The end result is that strings and dictionaries are just as expressive in D, as they are in Python or Perl.

No more header files, or not repeating yourself twice all the time

C was created in the days of kilobyte memory, and precious compiling cycles. Hence the header file was created out of necessity for sane compiling times, as the compiler can make assumptions just from reading the header files. C++ inherited this. The result is that for any decently sized project, you type a lot of things twice. This, obviously, violates the DRY (Don't Repeat Yourself) principle of maintainable code.

What better way to eliminate this painful redundancy in typing than to eliminate the preprocessor altogether? That's exactly what Walter Bright has done. The D compiler scans the source of all modules to reconstruct the available functions in order to check the typing. You only have to type one thing once.

But there's more. One of the interesting consequences of not having header files is that objects can't be declared over multiple source files. If you write huge-ass objects with a massive declaration and multiple source files, you're asking for trouble anyway. By forcing you to write everything in one source file, you are forced to program better. Another side-effect is that since objects are only ever declared in one file, in D, all object methods and properties are implemented inside the declaration braces:

class MyObject
{
  this()
  {
    // constructor
  }

  void my_method()
  {
  }
}

In D, you will never have to type the awfully verbose my_object::my_method again. Constructors are called "this" instead of the ridiculous notation in C++ of my_object::my_object. That's a lot of wins for readability.

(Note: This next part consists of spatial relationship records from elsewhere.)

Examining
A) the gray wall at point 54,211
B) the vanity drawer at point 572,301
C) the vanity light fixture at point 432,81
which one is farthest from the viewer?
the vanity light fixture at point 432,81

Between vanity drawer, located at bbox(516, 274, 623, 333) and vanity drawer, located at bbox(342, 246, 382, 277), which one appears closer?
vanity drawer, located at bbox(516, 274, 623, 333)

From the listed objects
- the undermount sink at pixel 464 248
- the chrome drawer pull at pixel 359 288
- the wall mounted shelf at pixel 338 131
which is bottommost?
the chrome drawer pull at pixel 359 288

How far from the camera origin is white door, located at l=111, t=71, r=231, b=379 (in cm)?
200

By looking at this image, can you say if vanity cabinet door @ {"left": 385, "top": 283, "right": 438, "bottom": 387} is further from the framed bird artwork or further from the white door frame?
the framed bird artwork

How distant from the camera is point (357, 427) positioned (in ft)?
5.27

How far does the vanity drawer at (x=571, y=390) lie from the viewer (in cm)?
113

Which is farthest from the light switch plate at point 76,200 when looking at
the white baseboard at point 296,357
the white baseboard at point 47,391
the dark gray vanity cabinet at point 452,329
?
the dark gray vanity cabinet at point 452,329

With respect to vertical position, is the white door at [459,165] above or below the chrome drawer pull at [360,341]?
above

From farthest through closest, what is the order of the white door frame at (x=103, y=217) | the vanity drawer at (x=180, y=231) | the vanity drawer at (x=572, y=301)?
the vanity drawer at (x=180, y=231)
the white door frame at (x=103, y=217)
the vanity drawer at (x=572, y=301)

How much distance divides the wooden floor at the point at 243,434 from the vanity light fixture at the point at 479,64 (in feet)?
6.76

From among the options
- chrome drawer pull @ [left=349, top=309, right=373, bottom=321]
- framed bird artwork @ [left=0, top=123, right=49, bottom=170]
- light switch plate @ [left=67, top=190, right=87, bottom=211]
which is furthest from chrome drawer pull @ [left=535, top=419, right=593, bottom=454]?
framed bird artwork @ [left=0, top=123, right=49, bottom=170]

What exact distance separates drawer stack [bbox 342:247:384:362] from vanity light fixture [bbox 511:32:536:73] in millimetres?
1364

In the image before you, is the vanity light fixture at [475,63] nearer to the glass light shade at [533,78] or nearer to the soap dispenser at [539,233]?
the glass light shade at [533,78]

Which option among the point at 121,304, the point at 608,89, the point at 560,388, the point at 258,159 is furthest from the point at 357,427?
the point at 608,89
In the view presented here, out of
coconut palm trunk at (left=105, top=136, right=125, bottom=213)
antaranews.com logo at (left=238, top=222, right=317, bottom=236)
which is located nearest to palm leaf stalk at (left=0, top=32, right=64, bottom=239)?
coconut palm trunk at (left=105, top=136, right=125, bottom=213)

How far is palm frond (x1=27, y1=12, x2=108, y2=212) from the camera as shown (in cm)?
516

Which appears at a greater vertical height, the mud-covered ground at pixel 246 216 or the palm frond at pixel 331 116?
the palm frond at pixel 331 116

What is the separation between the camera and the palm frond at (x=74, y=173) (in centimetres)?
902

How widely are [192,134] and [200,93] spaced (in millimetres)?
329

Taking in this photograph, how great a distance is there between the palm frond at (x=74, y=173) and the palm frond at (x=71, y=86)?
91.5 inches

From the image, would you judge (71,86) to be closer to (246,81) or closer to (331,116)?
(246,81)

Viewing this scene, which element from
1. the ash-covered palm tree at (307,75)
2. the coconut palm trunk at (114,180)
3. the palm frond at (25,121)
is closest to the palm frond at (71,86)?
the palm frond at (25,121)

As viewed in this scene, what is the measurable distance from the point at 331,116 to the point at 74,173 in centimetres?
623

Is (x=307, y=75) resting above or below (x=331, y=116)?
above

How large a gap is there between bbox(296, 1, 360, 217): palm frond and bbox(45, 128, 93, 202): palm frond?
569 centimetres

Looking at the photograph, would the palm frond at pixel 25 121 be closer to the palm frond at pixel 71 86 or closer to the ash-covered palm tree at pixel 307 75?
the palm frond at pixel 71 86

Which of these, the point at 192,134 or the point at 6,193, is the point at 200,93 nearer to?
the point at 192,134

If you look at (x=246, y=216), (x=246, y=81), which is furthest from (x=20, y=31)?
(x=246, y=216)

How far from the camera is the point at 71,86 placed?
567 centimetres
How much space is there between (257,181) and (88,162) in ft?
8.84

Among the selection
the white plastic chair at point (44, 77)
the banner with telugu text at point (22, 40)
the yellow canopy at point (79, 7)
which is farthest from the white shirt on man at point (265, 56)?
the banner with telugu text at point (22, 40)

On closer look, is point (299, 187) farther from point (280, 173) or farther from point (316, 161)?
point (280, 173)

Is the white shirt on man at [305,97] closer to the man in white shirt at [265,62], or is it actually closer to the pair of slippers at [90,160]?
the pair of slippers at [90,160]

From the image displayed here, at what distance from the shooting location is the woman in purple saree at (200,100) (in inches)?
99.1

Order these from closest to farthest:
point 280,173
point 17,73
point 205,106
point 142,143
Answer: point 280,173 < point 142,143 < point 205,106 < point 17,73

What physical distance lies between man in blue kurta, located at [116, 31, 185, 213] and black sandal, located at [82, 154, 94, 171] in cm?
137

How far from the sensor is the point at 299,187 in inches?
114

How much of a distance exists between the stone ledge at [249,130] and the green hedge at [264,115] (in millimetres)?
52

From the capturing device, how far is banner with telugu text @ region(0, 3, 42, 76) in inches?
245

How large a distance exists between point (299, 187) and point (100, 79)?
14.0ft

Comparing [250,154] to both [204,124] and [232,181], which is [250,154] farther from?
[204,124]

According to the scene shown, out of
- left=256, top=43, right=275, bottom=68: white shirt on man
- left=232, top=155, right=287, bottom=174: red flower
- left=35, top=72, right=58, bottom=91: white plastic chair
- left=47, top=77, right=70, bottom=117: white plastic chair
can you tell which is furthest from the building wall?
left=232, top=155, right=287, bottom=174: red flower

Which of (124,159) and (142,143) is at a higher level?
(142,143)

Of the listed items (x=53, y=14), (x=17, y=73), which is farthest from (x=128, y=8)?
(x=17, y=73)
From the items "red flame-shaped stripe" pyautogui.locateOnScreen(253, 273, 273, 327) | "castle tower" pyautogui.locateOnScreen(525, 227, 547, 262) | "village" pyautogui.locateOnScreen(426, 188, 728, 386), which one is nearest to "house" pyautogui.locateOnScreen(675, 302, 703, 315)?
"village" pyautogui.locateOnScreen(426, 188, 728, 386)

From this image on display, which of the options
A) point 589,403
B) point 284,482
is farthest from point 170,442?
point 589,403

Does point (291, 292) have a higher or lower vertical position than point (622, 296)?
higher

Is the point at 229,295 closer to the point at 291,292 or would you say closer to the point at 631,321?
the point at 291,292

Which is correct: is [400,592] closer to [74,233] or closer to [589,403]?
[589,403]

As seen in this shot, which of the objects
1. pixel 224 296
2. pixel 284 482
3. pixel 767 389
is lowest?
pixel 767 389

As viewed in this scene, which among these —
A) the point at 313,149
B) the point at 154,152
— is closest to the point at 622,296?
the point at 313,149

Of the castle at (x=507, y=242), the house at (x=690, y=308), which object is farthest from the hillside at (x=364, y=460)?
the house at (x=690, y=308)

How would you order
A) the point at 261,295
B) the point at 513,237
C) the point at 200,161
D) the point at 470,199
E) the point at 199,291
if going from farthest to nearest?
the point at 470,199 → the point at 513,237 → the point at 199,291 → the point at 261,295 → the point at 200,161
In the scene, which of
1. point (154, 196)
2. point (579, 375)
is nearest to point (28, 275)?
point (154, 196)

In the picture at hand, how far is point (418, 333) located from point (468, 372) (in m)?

Still, a lot of people complained about the loss of templates with the loss of the pre-processor, so Walter Bright caved in, and introduced templates in D, except he made it better. Better, that is, for the compiler writer. In C++, templates are declared with the characters "", which causes huge head-aches for C++ parsers, as the parsers have to untangle this from genuine greater-than and less-than operators. In D, they are declared with "!(" and ")", which cause no problems for D parsers.

Syntactic Sugar

There's also plenty of syntactic sugar in D that gives you a lot of wriggle room when designing objects. For instance, if you have an object method with no parameters that returns a value:

class MyClass
{
  int my_func();
}

You can call the function as:

auto my_object = new MyClass();
auto val = my_object.my_func;

You now have a choice of changing the function into a property without changing the code that calls the function.

With parameters in a function, the key-words "inout" tells D that it's a call-by-reference, and D will let you use the same variable. No more juggling with pointers to pass values out of a function.

Optional Garbage collection

If anything marks the philosophy of D, it is this: you get garbage collection and manual memory management. D lets you play with pointers, but keeps them in the gun cabinet when not in use. This feature above all marks Walter Bright as the über-pragmatist of language designers. I don't know of any other language that allows this. If you let your variables dangle, D will clean up after you, but if you really do need to control every bit and byte, you can, perhaps shooting off your foot in the process.

But that's the weird thing about D, although you can conceivably write operating systems and device drivers in it, you can also hack out a quick-and-dirty text-mangling script. Now that's conceptual integrity.